Now, there’s only so much we can extrapolate from these numbers in a vacuum. And it’s important to categorically separate Second City from the other two. It’s a dinner theatre that pays performers: that payroll includes comedians, teachers, touring performers, corporate trainers, service staff, and a sizable creative and administrative team. UCB and iO are much smaller operations, largely because they’re based on what could be viewed as wage theft. (That’s where the “funneling money to landlords first” part comes in for them.) Their payrolls encompass teachers, touring performers, corporate trainers, a few café employees in LA, and creative/admin/marketing staff.
Still, we can make a couple observations. To my knowledge, Second City did not experience any of the struggles UCB or iO experienced in the years leading up to the crisis. Its total revenue for that year was likely comparable to (or more than) its 2016 levels. So we can observe that Second City, which quashed a union effort in 2017, spends a fairly small amount of the money it makes on its employees.
Then there’s that disparity between UCB and iO. They have comparable business models and roughly the same number of employees: iO had 140 in 2019 while UCB had 160. But UCB’s payroll was more than double iO’s: $5.37 million to $2.48 million. It makes sense that UCB would have a noticeably higher payroll than iO, given the duplicative senior roles across both coasts—artistic directors, training center directors, etc. But I’m not sure how that would account for a difference of $2.89 million, unless those people were all getting paid tech exec money.

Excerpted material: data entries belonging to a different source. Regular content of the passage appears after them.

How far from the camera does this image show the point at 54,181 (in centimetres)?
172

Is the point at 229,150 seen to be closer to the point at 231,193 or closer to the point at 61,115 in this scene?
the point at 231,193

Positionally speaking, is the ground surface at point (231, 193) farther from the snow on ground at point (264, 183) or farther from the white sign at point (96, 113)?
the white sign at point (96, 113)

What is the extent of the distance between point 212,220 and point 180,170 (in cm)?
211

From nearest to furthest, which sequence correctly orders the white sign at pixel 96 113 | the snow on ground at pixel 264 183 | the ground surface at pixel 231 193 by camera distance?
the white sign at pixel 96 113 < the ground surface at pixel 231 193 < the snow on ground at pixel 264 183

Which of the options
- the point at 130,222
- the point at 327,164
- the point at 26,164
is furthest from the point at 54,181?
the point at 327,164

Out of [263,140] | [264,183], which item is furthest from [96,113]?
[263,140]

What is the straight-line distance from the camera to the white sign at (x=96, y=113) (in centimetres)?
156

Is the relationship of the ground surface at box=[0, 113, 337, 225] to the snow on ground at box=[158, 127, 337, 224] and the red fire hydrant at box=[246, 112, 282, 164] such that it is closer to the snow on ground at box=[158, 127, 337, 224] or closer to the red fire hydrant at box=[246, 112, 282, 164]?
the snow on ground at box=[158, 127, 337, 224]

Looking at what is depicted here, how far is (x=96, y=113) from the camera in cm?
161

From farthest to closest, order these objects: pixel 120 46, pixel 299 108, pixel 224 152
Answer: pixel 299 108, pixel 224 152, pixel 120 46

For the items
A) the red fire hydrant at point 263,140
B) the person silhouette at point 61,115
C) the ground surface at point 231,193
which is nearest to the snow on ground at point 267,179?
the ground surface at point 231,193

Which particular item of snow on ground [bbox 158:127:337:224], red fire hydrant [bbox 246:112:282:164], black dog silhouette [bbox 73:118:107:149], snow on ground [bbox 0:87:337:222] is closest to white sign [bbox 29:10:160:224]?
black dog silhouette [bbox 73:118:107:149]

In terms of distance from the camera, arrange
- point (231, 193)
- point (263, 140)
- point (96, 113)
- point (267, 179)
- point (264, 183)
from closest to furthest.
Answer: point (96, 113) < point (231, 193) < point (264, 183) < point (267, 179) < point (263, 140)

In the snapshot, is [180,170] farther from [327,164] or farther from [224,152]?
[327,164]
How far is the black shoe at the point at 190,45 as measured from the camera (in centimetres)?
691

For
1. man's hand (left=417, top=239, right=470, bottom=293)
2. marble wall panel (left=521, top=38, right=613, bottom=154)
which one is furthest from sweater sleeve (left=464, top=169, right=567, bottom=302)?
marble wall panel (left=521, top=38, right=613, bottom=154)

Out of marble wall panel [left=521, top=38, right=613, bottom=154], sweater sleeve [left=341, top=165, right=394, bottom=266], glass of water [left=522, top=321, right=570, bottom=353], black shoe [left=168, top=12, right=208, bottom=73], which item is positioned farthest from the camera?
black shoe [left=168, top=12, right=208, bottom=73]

For a bit of context: Groundlings, the LA theater and training center, received a PPP loan of $355,000. That indicates a 2019 payroll of $1.7 million for its reported 100 employees. This is roughly proportionate to iO: 71.4% of the headcount and 68% of the payroll.
While we don’t have enough information to see how UCB and iO’s payrolls fit into their total revenue, we can easily see that it doesn’t make any difference. None of these theaters were prepared for a rainy day. Neither Second City nor UCB lasted a week of lockdown before laying off hundreds of people between them. iO lasted three months—a little over the intended lifespan of a PPP loan—before collapsing entirely.
$60 million a year, $10 million a year, it doesn’t make any difference if you’re on the hook for rent and mortgage and loan payments and taxes and your only revenue streams are live, in-person experiences. Let this be the death knell of the for-profit comedy theater.